Best Practice: Estimating Local Disk Threshold

Last Updated: 2022-01-01

You can estimate the local disk threshold value by running two queries against the Humio repository.

The following two queries calculate what percentage of users' queries look for data in the 30 days, 60 days, 90 days or beyond time frame. This can help users estimate what their Humio query usage is and helps set a realistic threshold for better disaster recovery efforts.
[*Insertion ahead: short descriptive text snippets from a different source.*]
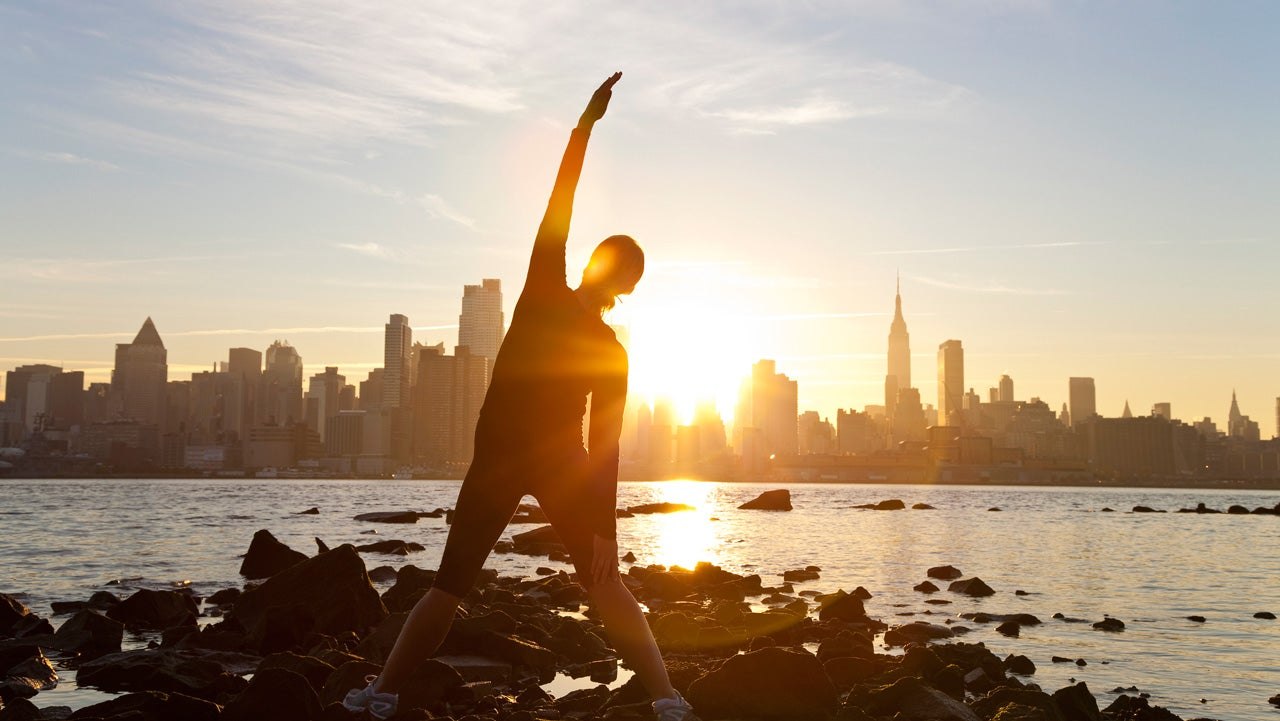 """Horario de verano: 5 impactos de """"retroceder el tiempo"""" para la salud"""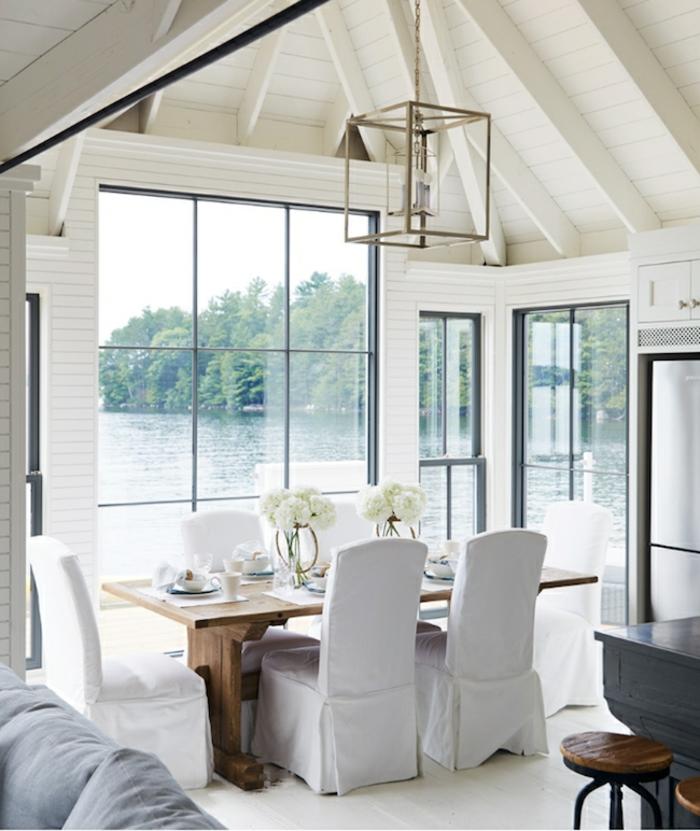 precioso diseño en blanco, salon comedor con vista, decoracion de salones en estilo moderno, buhardilla encantadora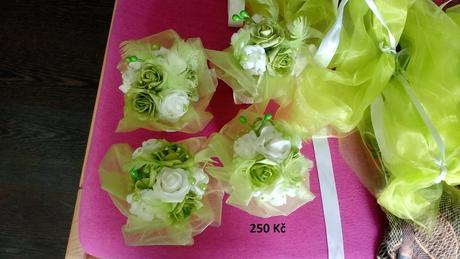 dekorace kytky na stůl,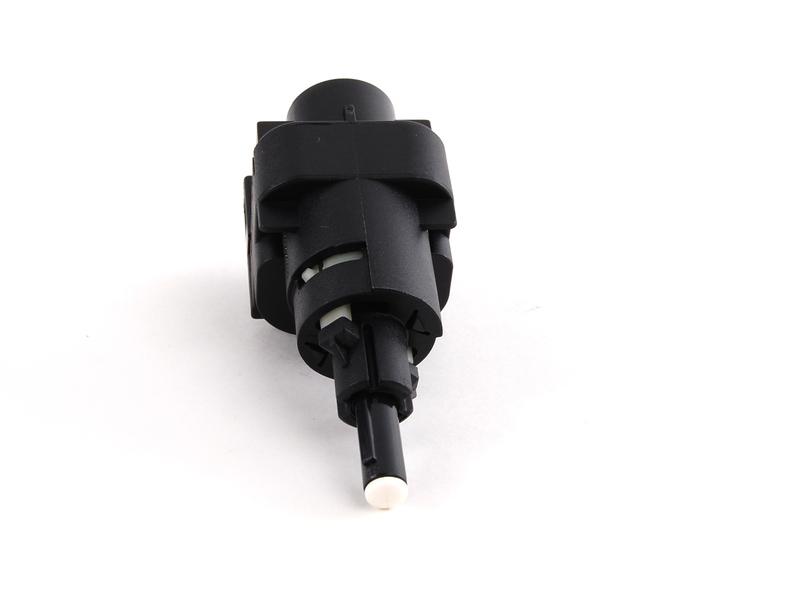 Fren Müşürü Siyah 4 Kutuplu Tüm Modeller - A3 - Caddy 3 - Golf 5 - Jetta  - Polo HB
Local disk storage threshold should be carefully calculated in order to not compromise the speed of the queries. If a large portion of the queries are longer term queries, customers may not be able to change the threshold to a smaller value. Default is 95%.

"creating new query"
| Relative
| top([start],percent=true,limit=20)
| sort(_count)

We can break this down to:

  • Humio reports new query events using the above text within the Humio event log.

    "creating new query"
  • Search for Relative events

    | Relative
  • Convert the output to select the Top 20 items, organised by percentages

    | top([start],percent=true,limit=20)

    For more information: top()

  • Sort the output by the count of items

    | sort(_count)

    For more information see sort()

The following query, which needs to be run in the Humio repository, shows the distribution of searches based on fixed time buckets – now, 30 days, 60 days ago.

"creating new query"
| Instant
| /start=Instant\((?<startTime>\d+)\)/
| /end=Instant\((?<endTime>\d+)\)/
| time:monthName(startTime,as="startMonth")
| time:monthName(endTime,as="endMonth")
| timeDiff := endTime - startTime
| timeDiffMinute := timeDiff/1000/60
| now()
| 30dTime := _now - 2592000000
| 60dTime := _now - (2592000000*2)
| case {
 test(startTime > 30dTime) | timeGroup := "last30d";
 test(startTime>60dTime) | test(startTime <= 30dTime) | timeGroup:= "30dto60d";
 test(startTime <= 60dTime) | timeGroup := "60dplus";
 *;
}
| top(timeGroup,percent=true)

The query assembles data, creates time periods for the query, outputting the results collated by these groups. The query can be broken down as follows:

  • Search for the events from the log:

    "creating new query"
  • Filter the events by the Instant entries

    | Instant
  • Extract the time from the event using a regular expression to use as the startTime

    | /start=Instant\((?<startTime>\d+)\)/
    
    See Regex Field Extraction for more information for extracting fields using regular expressions.
  • Extract the time and create the endTime variable

    | /end=Instant\((?<endTime>\d+)\)/
  • Extract the month name to form the startMonth

    | time:monthName(startTime,as="startMonth")

    See time:month()

  • Extract the month name to form the endMonth

    | time:monthName(endTime,as="endMonth")
  • Determine the difference between the start and the end time for each event group

    | timeDiff := endTime - startTime
  • Calculate the difference in minutes. Times are in milliseconds, so the value need to be divided by 1000 to get seconds, and then 60 to get minutes

| timeDiffMinute := timeDiff/1000/60
  • Get the current time; this will create the new field _now:

    | now()

    See now().

  • Calculate the time 30 days ago by taking 30 days (30 days x 24 hours x 60 minutes x 60 seconds x 1000 milliseconds) to create 30dTime

    | 30dTime := _now - 2592000000
  • Calculate the time 60 days ago by taking 60 days (2 * 30 days x 24 hours x 60 minutes x 60 seconds x 1000 milliseconds) to create 30dTime

    | 60dTime := _now - (2592000000*2)
  • Now filter events creating timegroups for each range match the time specifications, creating a new field timeGroup using the time ranges that have been created:

    | case {
     test(startTime > 30dTime) | timeGroup := "last30d";
     test(startTime>60dTime) | test(startTime <= 30dTime) | timeGroup:= "30dto60d";
     test(startTime <= 60dTime) | timeGroup := "60dplus";
     *;
    }
  • Aggregate the event data as percentages using the time group:

    | top(timeGroup,percent=true)